Please reproduce the rows from their start through the line containing "corroded metal hood [264, 40, 318, 126]", switching "detector" to "scanner" and changing nothing else. Leave the pictures out.
• • • • • • •
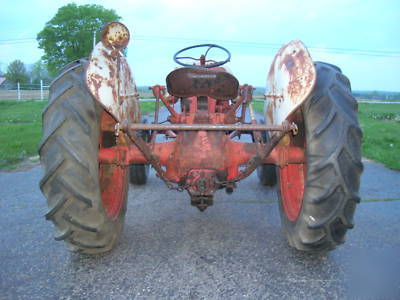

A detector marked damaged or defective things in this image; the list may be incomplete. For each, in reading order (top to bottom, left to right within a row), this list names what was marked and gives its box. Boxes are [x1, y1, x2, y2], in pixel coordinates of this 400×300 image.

cracked rubber tire [38, 59, 127, 254]
corroded metal hood [85, 22, 140, 123]
rusty red tractor [38, 22, 362, 254]
corroded metal hood [264, 40, 318, 126]
cracked rubber tire [278, 62, 362, 252]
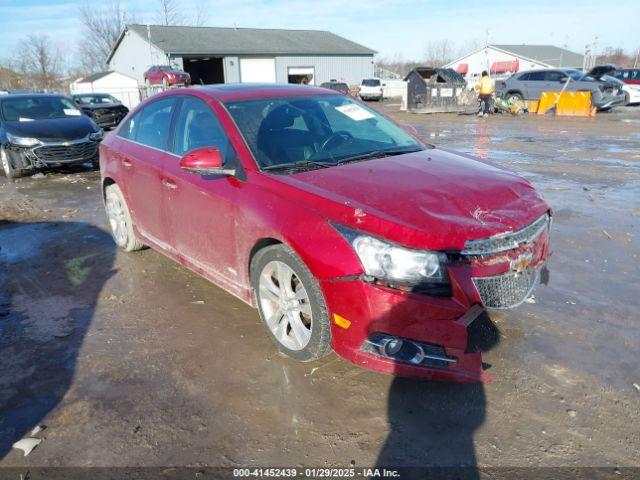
• • • • • • •
• _Response to the task_
A scanner marked damaged or defective things in this image; the list may be incomplete. For each, in reading order (top to bottom, left to right within a row), this list names what was marked and gives its box. Boxes are [x1, y1, x2, y2], in pixel coordinates of this 400×300 image.

cracked rubber tire [38, 59, 127, 254]
corroded metal hood [85, 22, 140, 123]
rusty red tractor [38, 22, 362, 254]
corroded metal hood [264, 40, 318, 126]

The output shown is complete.